J’avais dix ans . . .

J’habitais alors, à Plainevaux, non loin de la cascade, une vieille maison située sur la rive droite du ruisseau, près d’un petit pont de pierre.

Au fond du jardin de cet humble logis -blotti contre la haie du verger voisin- il y avait un banc de bois qui fut mon confident le plus discret.

Permettez-moi d’en évoquer aujourd’hui le souvenir.

Dès l’éveil du printemps, je m’y asseyais seul parfois, après la classe, tandis que le soleil couchant teintait les fenêtres de sa sanguine, que la brise caressait les premières feuilles, et que, déjà maints scarabées -aux corselets bronzés- rôdaient autour de moi.

En été, que d’heures charmantes j’y ai passées, oublieux des livres de l’école, parmi les arbres fraternels et les fleurs émerveillées !

Sous mes yeux, les pinsons chantaient leur hymne au soleil; les papillons se chuchotaient des confidences et des abeilles -ivres d’air et de lumière- passaient jusque sur les pages de mon « Defays »1 songeur.

O le charme de cette quiétude que ne venait troubler nulle voix importune.
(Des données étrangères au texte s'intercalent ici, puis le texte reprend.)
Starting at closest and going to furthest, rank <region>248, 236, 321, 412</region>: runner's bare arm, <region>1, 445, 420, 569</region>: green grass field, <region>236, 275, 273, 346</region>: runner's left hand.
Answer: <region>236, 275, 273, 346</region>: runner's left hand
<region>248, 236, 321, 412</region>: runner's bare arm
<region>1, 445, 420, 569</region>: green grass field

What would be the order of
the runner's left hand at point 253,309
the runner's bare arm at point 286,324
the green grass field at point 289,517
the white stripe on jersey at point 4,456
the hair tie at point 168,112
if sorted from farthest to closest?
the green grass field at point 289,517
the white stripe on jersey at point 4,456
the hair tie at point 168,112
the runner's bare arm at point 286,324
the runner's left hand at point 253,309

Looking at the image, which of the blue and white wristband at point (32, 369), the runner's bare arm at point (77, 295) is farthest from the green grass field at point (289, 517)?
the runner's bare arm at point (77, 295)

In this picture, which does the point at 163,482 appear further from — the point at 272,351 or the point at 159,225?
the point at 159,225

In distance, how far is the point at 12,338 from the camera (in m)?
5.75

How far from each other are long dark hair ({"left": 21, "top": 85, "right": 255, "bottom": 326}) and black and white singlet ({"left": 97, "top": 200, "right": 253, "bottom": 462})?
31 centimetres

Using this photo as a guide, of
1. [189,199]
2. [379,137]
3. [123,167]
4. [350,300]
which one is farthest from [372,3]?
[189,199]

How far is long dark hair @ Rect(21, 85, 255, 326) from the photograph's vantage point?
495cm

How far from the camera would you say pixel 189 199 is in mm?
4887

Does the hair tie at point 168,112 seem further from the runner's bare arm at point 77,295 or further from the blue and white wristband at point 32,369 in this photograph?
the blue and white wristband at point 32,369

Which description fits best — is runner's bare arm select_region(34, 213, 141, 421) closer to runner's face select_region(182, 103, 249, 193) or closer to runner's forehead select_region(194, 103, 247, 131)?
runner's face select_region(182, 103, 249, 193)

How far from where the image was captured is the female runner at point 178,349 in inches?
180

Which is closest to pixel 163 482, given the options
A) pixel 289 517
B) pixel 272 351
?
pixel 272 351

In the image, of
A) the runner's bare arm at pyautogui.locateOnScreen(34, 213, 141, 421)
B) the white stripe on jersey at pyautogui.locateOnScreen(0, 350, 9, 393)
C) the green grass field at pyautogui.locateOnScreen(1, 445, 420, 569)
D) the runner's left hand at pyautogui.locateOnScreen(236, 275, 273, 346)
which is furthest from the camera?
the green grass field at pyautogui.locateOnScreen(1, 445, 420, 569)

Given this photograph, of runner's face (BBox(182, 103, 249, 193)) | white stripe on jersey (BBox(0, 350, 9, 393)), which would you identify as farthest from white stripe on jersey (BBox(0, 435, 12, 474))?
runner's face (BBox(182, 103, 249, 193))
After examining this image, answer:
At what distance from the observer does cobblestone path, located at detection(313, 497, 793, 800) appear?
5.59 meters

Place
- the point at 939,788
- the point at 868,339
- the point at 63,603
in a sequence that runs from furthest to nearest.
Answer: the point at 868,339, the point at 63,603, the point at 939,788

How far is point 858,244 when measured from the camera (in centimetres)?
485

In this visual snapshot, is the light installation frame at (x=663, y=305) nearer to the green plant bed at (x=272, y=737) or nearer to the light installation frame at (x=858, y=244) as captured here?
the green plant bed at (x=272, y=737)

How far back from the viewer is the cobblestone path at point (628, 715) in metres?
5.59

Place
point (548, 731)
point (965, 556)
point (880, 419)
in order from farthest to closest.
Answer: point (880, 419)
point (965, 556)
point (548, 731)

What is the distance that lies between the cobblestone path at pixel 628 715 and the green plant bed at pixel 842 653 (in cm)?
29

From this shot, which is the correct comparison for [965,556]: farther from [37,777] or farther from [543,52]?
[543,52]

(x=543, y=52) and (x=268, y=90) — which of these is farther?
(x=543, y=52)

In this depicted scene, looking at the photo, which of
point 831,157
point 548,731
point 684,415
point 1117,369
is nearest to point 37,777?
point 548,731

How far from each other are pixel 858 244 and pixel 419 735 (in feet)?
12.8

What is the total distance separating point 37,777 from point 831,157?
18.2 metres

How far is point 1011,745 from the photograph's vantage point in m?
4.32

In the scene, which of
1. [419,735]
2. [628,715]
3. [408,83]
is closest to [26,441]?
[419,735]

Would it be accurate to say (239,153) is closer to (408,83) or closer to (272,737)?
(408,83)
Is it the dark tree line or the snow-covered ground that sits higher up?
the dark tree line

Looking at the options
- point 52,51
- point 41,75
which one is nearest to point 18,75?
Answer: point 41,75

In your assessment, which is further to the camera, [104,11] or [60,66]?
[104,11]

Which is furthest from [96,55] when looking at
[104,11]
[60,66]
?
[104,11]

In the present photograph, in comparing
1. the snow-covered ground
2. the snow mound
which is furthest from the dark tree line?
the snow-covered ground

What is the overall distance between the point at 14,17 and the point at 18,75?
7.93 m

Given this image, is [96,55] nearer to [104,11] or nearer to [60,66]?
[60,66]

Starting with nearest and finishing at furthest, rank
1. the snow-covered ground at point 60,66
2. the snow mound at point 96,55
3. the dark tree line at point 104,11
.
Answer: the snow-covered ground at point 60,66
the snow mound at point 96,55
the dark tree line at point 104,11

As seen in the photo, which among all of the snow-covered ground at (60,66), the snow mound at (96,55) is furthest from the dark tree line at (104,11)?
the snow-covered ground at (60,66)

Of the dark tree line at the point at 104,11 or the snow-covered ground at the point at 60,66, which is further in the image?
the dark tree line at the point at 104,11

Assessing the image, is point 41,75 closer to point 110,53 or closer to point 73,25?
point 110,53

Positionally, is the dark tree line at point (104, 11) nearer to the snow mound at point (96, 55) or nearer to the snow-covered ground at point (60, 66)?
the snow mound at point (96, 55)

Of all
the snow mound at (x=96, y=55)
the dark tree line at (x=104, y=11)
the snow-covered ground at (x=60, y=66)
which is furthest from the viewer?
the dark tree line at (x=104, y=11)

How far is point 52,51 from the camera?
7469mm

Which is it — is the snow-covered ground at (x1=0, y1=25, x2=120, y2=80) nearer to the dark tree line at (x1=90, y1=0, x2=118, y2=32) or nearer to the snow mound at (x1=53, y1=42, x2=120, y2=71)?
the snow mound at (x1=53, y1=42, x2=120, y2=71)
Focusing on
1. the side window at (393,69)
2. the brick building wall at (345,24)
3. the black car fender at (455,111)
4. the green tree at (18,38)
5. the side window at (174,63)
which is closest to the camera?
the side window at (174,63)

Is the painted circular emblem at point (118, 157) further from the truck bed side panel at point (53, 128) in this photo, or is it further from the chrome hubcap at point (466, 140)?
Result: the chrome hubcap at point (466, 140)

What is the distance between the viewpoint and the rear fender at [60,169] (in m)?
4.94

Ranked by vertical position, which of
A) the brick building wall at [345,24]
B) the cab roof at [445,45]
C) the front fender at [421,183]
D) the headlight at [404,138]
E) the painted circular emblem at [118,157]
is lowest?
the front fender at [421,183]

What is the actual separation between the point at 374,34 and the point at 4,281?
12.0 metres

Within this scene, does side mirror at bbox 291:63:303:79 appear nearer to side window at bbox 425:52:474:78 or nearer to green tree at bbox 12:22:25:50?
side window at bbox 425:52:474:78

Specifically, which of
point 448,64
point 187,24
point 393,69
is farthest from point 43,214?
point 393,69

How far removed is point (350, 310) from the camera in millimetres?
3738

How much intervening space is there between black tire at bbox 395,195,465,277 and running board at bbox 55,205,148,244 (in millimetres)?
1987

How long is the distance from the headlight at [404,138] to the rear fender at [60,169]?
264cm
L’automne m’y conduisait encore . . . et j’ai gardé de ces soirs dolents de magiques évocations.

Feuilles mortes de toutes nuances s’entrechoquant dans leur chute; écharpes orangées se mouvant aux horizons; étoiles clignotant sous leurs « loups » de velours; rayons d’ambre se délayant dans l’ombre éplorée; lampes familières vues à travers de petits rideaux; pommes tombant avec un bruit mat dans la prairie adjacente . . . pendant que -vaguement- je pensais aux choses qui se meurent et aux métamorphoses des saisons.
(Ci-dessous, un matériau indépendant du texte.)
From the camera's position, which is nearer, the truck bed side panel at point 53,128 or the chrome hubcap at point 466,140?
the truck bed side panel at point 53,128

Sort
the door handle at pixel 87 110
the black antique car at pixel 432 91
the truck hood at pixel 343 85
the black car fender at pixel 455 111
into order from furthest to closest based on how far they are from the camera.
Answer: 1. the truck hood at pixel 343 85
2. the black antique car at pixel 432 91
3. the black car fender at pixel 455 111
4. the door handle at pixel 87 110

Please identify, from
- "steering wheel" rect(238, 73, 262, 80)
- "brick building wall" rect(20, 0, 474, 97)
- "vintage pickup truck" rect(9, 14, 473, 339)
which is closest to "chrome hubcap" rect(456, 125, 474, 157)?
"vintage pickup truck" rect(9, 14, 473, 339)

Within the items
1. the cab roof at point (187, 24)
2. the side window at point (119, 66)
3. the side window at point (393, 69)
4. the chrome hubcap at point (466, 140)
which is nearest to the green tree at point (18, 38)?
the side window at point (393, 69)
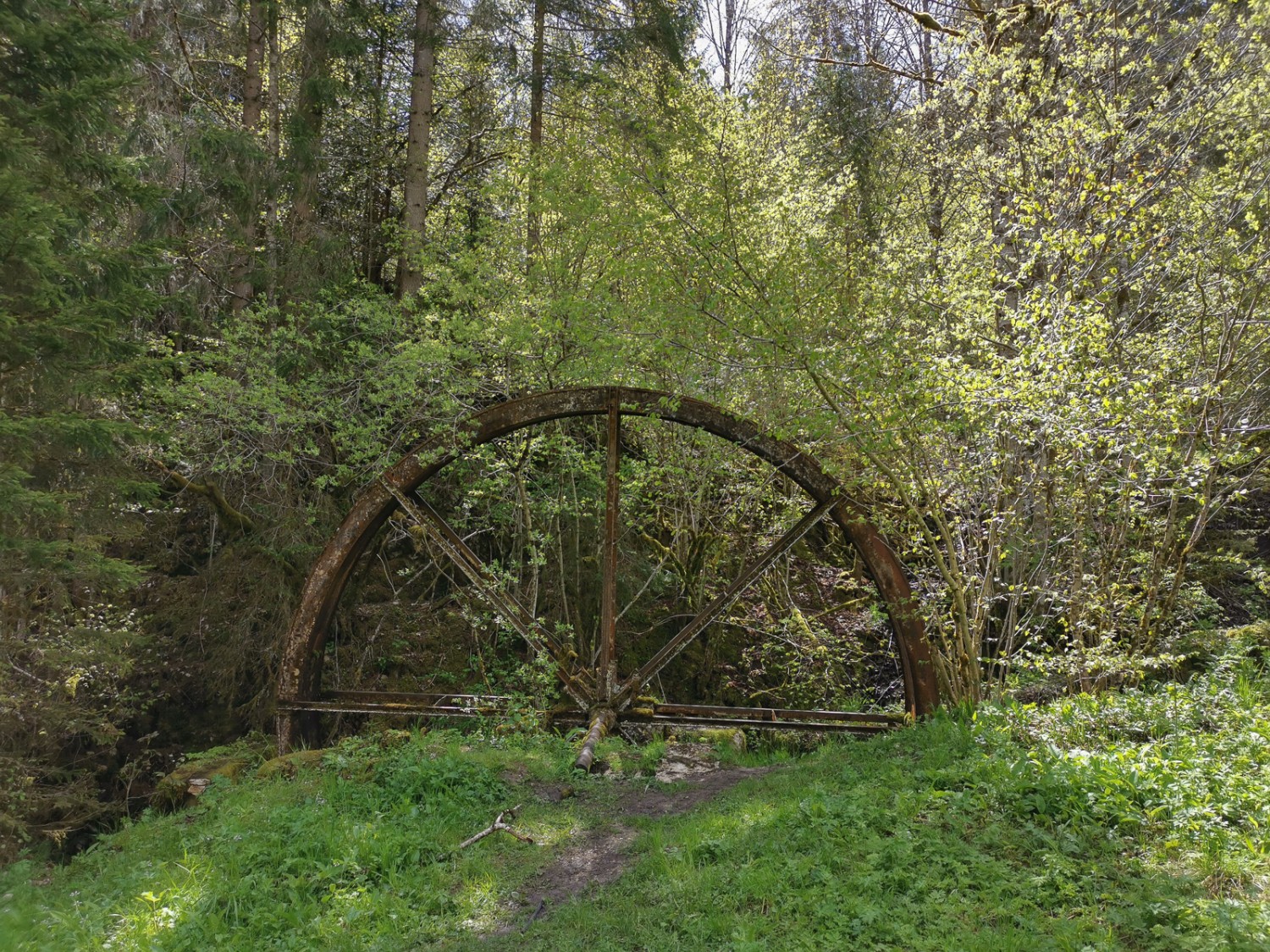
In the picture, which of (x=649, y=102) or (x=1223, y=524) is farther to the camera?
(x=1223, y=524)

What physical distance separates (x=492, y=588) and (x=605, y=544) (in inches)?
43.5

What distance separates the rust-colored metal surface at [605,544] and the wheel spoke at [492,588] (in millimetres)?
11

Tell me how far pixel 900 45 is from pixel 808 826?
42.4 ft

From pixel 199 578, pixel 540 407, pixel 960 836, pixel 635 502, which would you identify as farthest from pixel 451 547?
pixel 960 836

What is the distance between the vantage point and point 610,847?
4648 mm

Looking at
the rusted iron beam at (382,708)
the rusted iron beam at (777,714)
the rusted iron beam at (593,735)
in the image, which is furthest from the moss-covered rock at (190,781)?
the rusted iron beam at (777,714)

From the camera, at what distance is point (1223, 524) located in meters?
9.68

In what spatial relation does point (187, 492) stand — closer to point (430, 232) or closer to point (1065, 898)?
point (430, 232)

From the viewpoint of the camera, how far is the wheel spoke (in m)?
7.00

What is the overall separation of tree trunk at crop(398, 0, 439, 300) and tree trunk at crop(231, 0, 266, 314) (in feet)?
5.59

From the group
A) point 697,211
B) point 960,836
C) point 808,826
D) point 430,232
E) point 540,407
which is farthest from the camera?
point 430,232

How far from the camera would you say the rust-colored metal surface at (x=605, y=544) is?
654cm

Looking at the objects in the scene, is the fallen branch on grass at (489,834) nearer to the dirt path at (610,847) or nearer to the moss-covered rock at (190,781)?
the dirt path at (610,847)

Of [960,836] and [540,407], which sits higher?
[540,407]
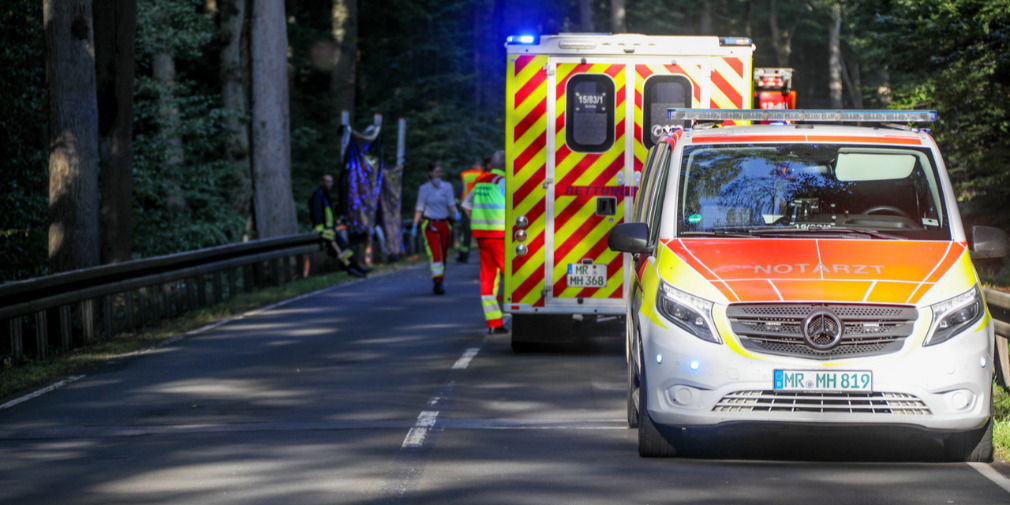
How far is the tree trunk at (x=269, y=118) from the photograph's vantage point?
89.9 ft

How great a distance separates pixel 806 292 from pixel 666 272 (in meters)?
0.84

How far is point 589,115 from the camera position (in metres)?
13.8

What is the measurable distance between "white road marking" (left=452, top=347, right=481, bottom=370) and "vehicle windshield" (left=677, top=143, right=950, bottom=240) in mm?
4552

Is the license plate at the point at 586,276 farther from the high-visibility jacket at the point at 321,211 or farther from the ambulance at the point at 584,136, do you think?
the high-visibility jacket at the point at 321,211

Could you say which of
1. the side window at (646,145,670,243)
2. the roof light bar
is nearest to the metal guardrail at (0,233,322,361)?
the side window at (646,145,670,243)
L’hiver, pendant ce temps, se poudrait à frimas derrière un rideau de brume et préparait son entrée en scène . . .

Mon cher banc, alors trempé de pluie et strié de mousse, semblait redouter son isolement, et la haie ajourée versait sans trêve, dans ses rainures, l’eau froide de ses gouttelettes.

Avec regret, je ne pouvais plus lui rendre que de rares visites et j’en souffrais intérieurement jusqu’à ce qu’Avril, au visage rose, vint retremper ses doigts dans les sources frissonnantes.

J’avais dix ans . . .

Ce petit banc apparaît toujours en relief sur le fond -bleu tendre- de mes souvenirs et je crois que, jamais, ne tombera, sur son image, le voile opaque de l’oubli. . .

1Anthologie enfantine.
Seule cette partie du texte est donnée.